*What to produce:* Substitute "rattan storage basket" for every occurrence of "wicker storage basket" in the rows below, leaving everything else unchanged.

*Material provided:*
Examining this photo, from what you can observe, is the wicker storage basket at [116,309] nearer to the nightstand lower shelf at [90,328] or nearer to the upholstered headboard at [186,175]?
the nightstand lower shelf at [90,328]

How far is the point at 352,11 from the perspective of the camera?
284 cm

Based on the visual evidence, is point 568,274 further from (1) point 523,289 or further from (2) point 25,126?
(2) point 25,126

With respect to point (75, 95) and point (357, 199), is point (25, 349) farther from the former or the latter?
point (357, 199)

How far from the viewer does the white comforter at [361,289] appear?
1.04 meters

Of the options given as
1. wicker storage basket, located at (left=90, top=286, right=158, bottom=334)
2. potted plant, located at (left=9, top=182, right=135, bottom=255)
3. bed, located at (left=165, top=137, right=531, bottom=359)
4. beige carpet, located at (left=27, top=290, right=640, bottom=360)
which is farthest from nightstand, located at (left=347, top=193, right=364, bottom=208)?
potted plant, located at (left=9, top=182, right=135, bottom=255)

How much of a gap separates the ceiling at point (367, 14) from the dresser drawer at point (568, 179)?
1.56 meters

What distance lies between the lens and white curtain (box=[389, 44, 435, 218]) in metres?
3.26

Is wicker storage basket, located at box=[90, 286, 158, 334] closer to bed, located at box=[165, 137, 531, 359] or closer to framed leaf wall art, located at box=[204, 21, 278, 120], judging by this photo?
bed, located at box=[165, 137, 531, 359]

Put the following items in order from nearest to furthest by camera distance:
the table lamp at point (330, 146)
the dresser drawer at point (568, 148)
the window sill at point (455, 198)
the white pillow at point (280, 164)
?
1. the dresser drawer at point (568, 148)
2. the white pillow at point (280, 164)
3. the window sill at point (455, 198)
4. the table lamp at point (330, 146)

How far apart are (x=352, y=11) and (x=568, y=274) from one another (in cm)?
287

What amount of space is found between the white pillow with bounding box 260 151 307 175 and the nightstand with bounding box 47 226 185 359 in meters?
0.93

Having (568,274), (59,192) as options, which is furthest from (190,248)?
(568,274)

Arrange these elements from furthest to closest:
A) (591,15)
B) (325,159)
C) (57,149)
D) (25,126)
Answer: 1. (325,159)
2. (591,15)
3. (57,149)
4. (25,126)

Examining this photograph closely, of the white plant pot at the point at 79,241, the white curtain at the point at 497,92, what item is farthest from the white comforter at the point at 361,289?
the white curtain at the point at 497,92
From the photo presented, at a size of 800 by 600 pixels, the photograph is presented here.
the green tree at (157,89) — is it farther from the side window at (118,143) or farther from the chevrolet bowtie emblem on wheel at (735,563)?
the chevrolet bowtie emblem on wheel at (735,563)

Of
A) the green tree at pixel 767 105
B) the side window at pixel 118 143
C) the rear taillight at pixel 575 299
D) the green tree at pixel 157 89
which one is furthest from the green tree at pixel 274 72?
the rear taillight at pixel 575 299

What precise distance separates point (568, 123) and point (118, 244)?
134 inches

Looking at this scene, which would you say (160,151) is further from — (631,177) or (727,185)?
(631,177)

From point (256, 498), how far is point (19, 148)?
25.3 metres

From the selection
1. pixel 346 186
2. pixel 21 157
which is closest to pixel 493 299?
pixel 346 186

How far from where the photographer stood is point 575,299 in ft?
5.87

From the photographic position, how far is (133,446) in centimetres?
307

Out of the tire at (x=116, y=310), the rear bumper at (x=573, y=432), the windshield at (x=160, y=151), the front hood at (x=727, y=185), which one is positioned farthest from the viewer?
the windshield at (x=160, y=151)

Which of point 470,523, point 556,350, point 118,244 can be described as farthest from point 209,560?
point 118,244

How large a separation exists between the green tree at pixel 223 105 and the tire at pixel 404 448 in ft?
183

*Expected output:*
Examining this photo, from what you can observe, is the rattan storage basket at [116,309] nearer to the nightstand lower shelf at [90,328] or nearer to the upholstered headboard at [186,175]?
the nightstand lower shelf at [90,328]

How far is the point at 352,11 from the perspective of the camera?
284 cm

Based on the visual evidence, is point 568,274 further from (1) point 523,289 or further from (2) point 25,126?
(2) point 25,126

With respect to point (75, 95) and point (357, 199), is point (25, 349) farther from the former or the latter?
point (357, 199)

How far from the viewer does the white comforter at [361,289] appear?
1.04 meters

Of the options given as
1. rattan storage basket, located at (left=90, top=286, right=158, bottom=334)
2. potted plant, located at (left=9, top=182, right=135, bottom=255)
3. bed, located at (left=165, top=137, right=531, bottom=359)
4. beige carpet, located at (left=27, top=290, right=640, bottom=360)
which is farthest from nightstand, located at (left=347, top=193, right=364, bottom=208)?
potted plant, located at (left=9, top=182, right=135, bottom=255)

How much of a gap separates the ceiling at point (367, 14) from the dresser drawer at point (568, 179)?
1.56 meters

What distance lies between the lens and white curtain (box=[389, 44, 435, 218]) in metres?
3.26

Is rattan storage basket, located at box=[90, 286, 158, 334] closer to bed, located at box=[165, 137, 531, 359] or closer to framed leaf wall art, located at box=[204, 21, 278, 120], judging by this photo?
bed, located at box=[165, 137, 531, 359]

Put the following items in order from nearest to furthest by camera distance:
the table lamp at point (330, 146)
the dresser drawer at point (568, 148)
the window sill at point (455, 198)
the white pillow at point (280, 164)
?
1. the dresser drawer at point (568, 148)
2. the white pillow at point (280, 164)
3. the window sill at point (455, 198)
4. the table lamp at point (330, 146)

How far apart are (x=352, y=11) and (x=568, y=274) from one another (in cm)?
287

What amount of space is found between the white pillow with bounding box 260 151 307 175 and the nightstand with bounding box 47 226 185 359 in meters?
0.93

Having (568,274), (59,192) as options, which is furthest from (190,248)?
(568,274)

Arrange these elements from furthest to closest:
A) (591,15)
B) (325,159)
C) (57,149)
D) (25,126)
Answer: 1. (325,159)
2. (591,15)
3. (57,149)
4. (25,126)

Examining this photograph closely, of the white plant pot at the point at 79,241, the white curtain at the point at 497,92, what item is farthest from the white comforter at the point at 361,289?
the white curtain at the point at 497,92
From the photo presented, at a size of 800 by 600 pixels, the photograph is presented here.
the green tree at (157,89) — is it farther from the side window at (118,143) or farther from the chevrolet bowtie emblem on wheel at (735,563)?
the chevrolet bowtie emblem on wheel at (735,563)

Of
A) the green tree at pixel 767 105
B) the side window at pixel 118 143
C) the rear taillight at pixel 575 299
D) the green tree at pixel 157 89
which one is furthest from the green tree at pixel 274 72?
the rear taillight at pixel 575 299

What precise distance separates point (568, 123) and point (118, 244)?
134 inches

Looking at this scene, which would you say (160,151) is further from — (631,177) or (727,185)?
(631,177)

From point (256, 498), how far is point (19, 148)?
25.3 metres

From the selection
1. pixel 346 186
2. pixel 21 157
which is closest to pixel 493 299?
pixel 346 186

How far from where the photographer stood is point 575,299 in ft?
5.87

From the photographic position, how far is (133,446) in centimetres?
307

Out of the tire at (x=116, y=310), the rear bumper at (x=573, y=432), the windshield at (x=160, y=151), the front hood at (x=727, y=185), which one is positioned farthest from the viewer?
the windshield at (x=160, y=151)

Which of point 470,523, point 556,350, point 118,244 can be described as farthest from point 209,560?
point 118,244

How large a separation exists between the green tree at pixel 223 105 and the tire at pixel 404 448 in ft?
183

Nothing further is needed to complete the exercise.